What you are asked to do: Copy the passage of the Race for Eldorado review from "Pulp Review: Race" down to "Niven and Barnes).", keeping every word and mark unchanged.

====== Provided text

Pulp Review: Race for Eldorado
$Revision: 1.8 $

cover img Race for Eldorado: a Dreampark Adventure.

Author: William Moss.
Published in 1992 by R.Talsorian
48 pages. Cover fold outs with color maps and pre-cut character cards (sort of mini PC sheets).
ISBN: 0-937279-33-1
Price: Out of Print


The Dream Park rpg was a short-lived attempt to cash on the success of the Dream Park novels series (by Niven and Barnes).
The idea was to have a sort of meta-rpg in which player characters would be... players in a futuristic, computer enhanced role playing game, a sort of cross-over between a MMORPG and a Live-Action RPG.

Apart from the core rulebook and an advanced stuff supplement, only three adventures were published.
Interestingly enough, one of these was set in South-America in the late '30s, and can be easily used as a starting point for a new campaign.
All the published adventures had the following in common: player characters were brought in "in media res", everything is clearly spelled out and well- organized to allow the game master to play with minimum preparation time, and all the adventures contained a twist which abruptly catapulted characters in an unexpected situation.

============
====== Stored data

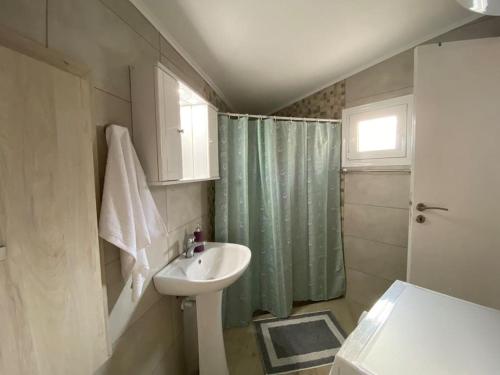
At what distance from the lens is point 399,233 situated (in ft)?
5.86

============

Written answer:
Pulp Review: Race for Eldorado
$Revision: 1.8 $

cover img Race for Eldorado: a Dreampark Adventure.

Author: William Moss.
Published in 1992 by R.Talsorian
48 pages. Cover fold outs with color maps and pre-cut character cards (sort of mini PC sheets).
ISBN: 0-937279-33-1
Price: Out of Print


The Dream Park rpg was a short-lived attempt to cash on the success of the Dream Park novels series (by Niven and Barnes).